Scientific novelty of Direct Alloy Synthesis from Oxides by Hydrogen Reduction
The scientific novelty lies in treating oxide reduction as an alloy design problem. The product alloy is not a passive consequence of reduction; it actively changes the thermodynamics of reduction by lowering elemental activities. This is shown quantitatively for Cr2O3 in Fe–Cr and conceptually extended to multicomponent alloys.
The second innovation is precursor-state engineering. Mechanically mixed oxides, chemically mixed spinel/halite ceramics, pulverized pre-sintered oxides, and oxide–hydride mixtures all follow different reaction paths. Their phase architecture controls reduction onset, intermediate phases, porosity evolution, elemental partitioning, and final microstructure.
The third innovation is the phase-resolved use of in situ synchrotron diffraction. The studies identify transient halite, spinel, Mn3O4, MnO, BCC, FCC variants, TiHx, α-Ti(H), β-Ti(H), Ti2Ni, Ni3Ti, Ni4Ti3, and NiTi formation during reaction. This converts hydrogen reduction from a mass-loss experiment into a mechanistic, time-resolved transformation sequence.
The fourth innovation is functional microstructure generation.
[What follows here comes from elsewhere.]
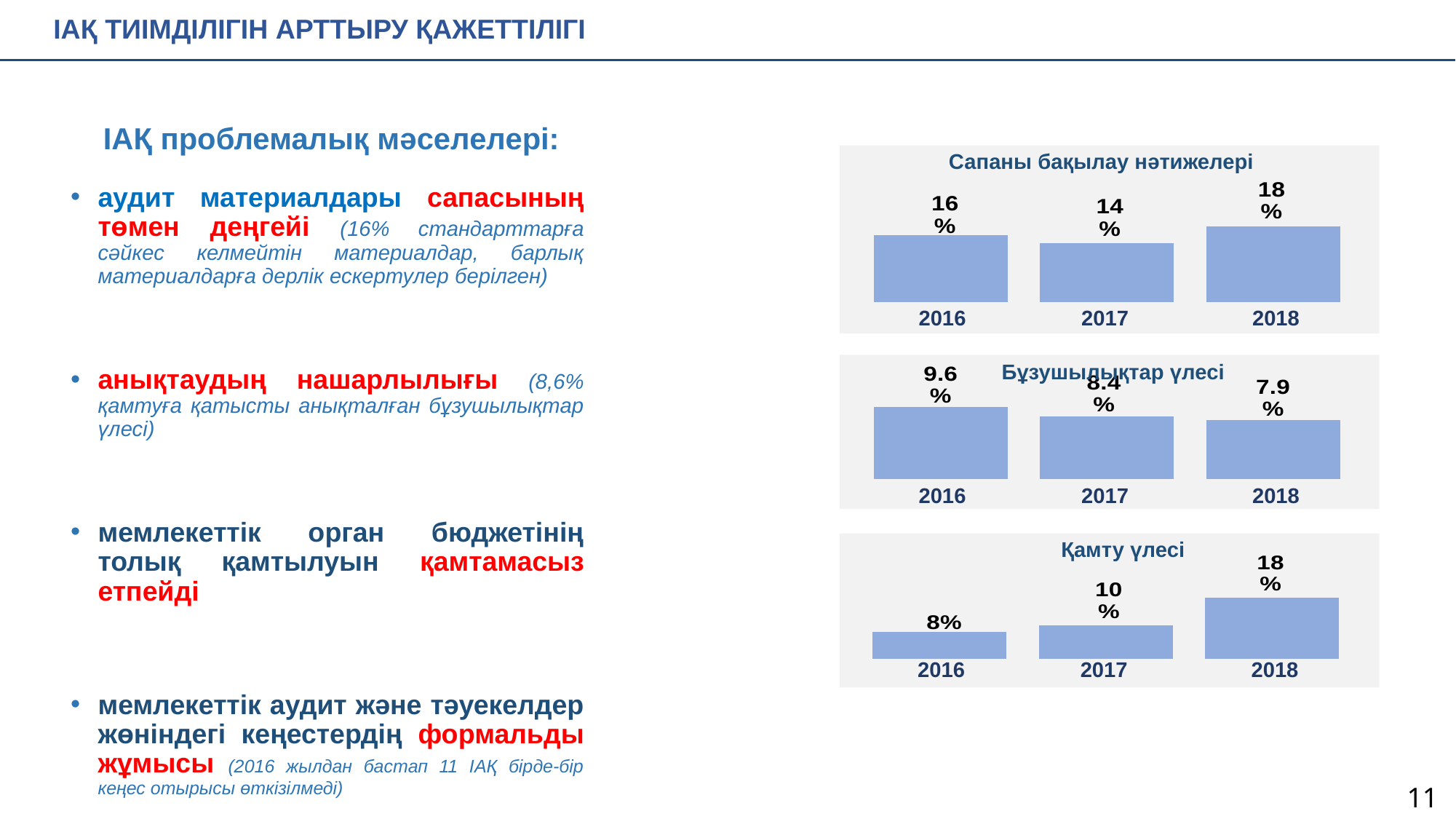
In the chart titled "Қамту үлесі", what is the value for 2018? 18% In the chart titled "Қамту үлесі", which is larger, the value for 2016 or the value for 2017? 2017 In the chart titled "Бұзушылықтар үлесі", do the values rise or fall from 2016 to 2018? fall In the chart titled "Сапаны бақылау нәтижелері", what is the value for 2016? 16% In the chart titled "Қамту үлесі", do the values rise or fall from 2016 to 2018? rise In the chart titled "Сапаны бақылау нәтижелері", which year has the highest value? 2018 How many years are shown in the chart titled "Сапаны бақылау нәтижелері"? 3 In the chart titled "Бұзушылықтар үлесі", what is the value for 2017? 8.4% What kind of chart is the chart titled "Қамту үлесі"? bar chart In the chart titled "Сапаны бақылау нәтижелері", which year has the lowest value? 2017 In the chart titled "Қамту үлесі", what is the difference between the 2018 and 2016 values? 10% In the chart titled "Бұзушылықтар үлесі", what is the difference between the 2016 and 2018 values? 1.7%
The route can produce not only bulk alloys, but also alloy–oxide composites, nanoporous metal/oxide structures, metallic nanoparticles on oxide supports, and intermetallic shape-memory phases. This widens the scope from decarbonized extraction to microstructure synthesis.
Perspective of Direct Alloy Synthesis from Oxides by Hydrogen Reduction
These works establish a scientific foundation for one-step metallurgy: direct conversion of designed oxide precursors into alloys by hydrogen. The approach can reduce process complexity, avoid repeated heating and melting steps, and replace carbon-based reduction by water-forming redox chemistry. Its success will depend on controlling four coupled fields: oxygen chemical potential, hydrogen activity, diffusion length, and evolving porosity.
The remaining challenges are clear. Stable oxides such as MnO and Cr2O3 require either stronger thermodynamic sinks, higher temperature, longer holding, or optimized precursor geometry. Premature sintering can close gas pathways and arrest reduction. Residual oxygen can stabilize unwanted oxide or oxy-intermetallic phases. Retained hydrogen can suppress functional transformations, as shown for NiTi. Local chemical heterogeneity can produce metastable BCC/FCC partitioning and incomplete alloy homogenization.
The importance of the work is that these limitations are now mechanistically mapped. The studies provide quantitative design rules for future oxide-to-alloy synthesis: choose oxide mixtures by alloy activity, design precursor phases by thermodynamic stability, control porosity for gas transport, and use thermal profiles that synchronize reduction, interdiffusion, and sintering.
The broader message is simple and powerful: alloys need not be made only from purified metals in the liquid state. They can be grown directly from oxides, in the solid state, by using hydrogen as both reductant and process variable. This brings extractive metallurgy, physical metallurgy, and microstructure design into one common processing step.